Task to carry out
Each record below should be printed exactly as it was written.

Given records

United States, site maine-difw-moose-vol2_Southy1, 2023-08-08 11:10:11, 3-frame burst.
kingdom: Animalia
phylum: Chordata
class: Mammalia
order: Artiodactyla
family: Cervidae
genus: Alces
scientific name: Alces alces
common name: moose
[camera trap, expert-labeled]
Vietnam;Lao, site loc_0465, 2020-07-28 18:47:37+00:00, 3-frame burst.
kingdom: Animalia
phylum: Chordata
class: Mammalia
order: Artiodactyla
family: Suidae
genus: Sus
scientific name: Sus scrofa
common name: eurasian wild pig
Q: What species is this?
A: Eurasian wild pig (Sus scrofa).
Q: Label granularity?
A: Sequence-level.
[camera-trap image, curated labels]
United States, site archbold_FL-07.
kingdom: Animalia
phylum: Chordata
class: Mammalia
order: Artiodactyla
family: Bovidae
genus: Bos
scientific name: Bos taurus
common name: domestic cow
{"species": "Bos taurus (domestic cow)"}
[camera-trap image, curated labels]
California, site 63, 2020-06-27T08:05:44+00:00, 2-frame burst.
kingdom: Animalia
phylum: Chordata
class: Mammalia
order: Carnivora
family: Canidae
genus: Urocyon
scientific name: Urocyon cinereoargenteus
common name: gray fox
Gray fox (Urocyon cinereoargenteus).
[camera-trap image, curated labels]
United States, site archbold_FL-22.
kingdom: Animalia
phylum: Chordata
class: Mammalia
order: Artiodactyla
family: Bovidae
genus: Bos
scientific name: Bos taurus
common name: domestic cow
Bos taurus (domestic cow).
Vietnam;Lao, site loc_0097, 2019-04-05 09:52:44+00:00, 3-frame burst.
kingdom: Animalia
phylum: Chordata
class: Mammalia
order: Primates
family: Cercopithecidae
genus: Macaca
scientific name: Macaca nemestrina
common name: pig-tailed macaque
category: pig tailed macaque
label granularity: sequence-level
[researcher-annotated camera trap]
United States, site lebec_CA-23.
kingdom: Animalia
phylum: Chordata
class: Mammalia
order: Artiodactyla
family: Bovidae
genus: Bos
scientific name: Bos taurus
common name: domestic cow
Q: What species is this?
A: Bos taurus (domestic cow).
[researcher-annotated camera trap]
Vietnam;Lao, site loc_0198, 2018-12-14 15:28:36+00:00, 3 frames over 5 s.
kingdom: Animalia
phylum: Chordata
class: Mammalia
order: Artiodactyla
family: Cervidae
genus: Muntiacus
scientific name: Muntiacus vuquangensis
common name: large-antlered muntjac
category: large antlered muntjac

Result of this exercise
United States, site maine-difw-moose-vol2_Southy1, 2023-08-08 11:10:11, 3-frame burst.
kingdom: Animalia
phylum: Chordata
class: Mammalia
order: Artiodactyla
family: Cervidae
genus: Alces
scientific name: Alces alces
common name: moose
[camera trap, expert-labeled]
Vietnam;Lao, site loc_0465, 2020-07-28 18:47:37+00:00, 3-frame burst.
kingdom: Animalia
phylum: Chordata
class: Mammalia
order: Artiodactyla
family: Suidae
genus: Sus
scientific name: Sus scrofa
common name: eurasian wild pig
Q: What species is this?
A: Eurasian wild pig (Sus scrofa).
Q: Label granularity?
A: Sequence-level.
[camera-trap image, curated labels]
United States, site archbold_FL-07.
kingdom: Animalia
phylum: Chordata
class: Mammalia
order: Artiodactyla
family: Bovidae
genus: Bos
scientific name: Bos taurus
common name: domestic cow
{"species": "Bos taurus (domestic cow)"}
[camera-trap image, curated labels]
California, site 63, 2020-06-27T08:05:44+00:00, 2-frame burst.
kingdom: Animalia
phylum: Chordata
class: Mammalia
order: Carnivora
family: Canidae
genus: Urocyon
scientific name: Urocyon cinereoargenteus
common name: gray fox
Gray fox (Urocyon cinereoargenteus).
[camera-trap image, curated labels]
United States, site archbold_FL-22.
kingdom: Animalia
phylum: Chordata
class: Mammalia
order: Artiodactyla
family: Bovidae
genus: Bos
scientific name: Bos taurus
common name: domestic cow
Bos taurus (domestic cow).
Vietnam;Lao, site loc_0097, 2019-04-05 09:52:44+00:00, 3-frame burst.
kingdom: Animalia
phylum: Chordata
class: Mammalia
order: Primates
family: Cercopithecidae
genus: Macaca
scientific name: Macaca nemestrina
common name: pig-tailed macaque
category: pig tailed macaque
label granularity: sequence-level
[researcher-annotated camera trap]
United States, site lebec_CA-23.
kingdom: Animalia
phylum: Chordata
class: Mammalia
order: Artiodactyla
family: Bovidae
genus: Bos
scientific name: Bos taurus
common name: domestic cow
Q: What species is this?
A: Bos taurus (domestic cow).
[researcher-annotated camera trap]
Vietnam;Lao, site loc_0198, 2018-12-14 15:28:36+00:00, 3 frames over 5 s.
kingdom: Animalia
phylum: Chordata
class: Mammalia
order: Artiodactyla
family: Cervidae
genus: Muntiacus
scientific name: Muntiacus vuquangensis
common name: large-antlered muntjac
category: large antlered muntjac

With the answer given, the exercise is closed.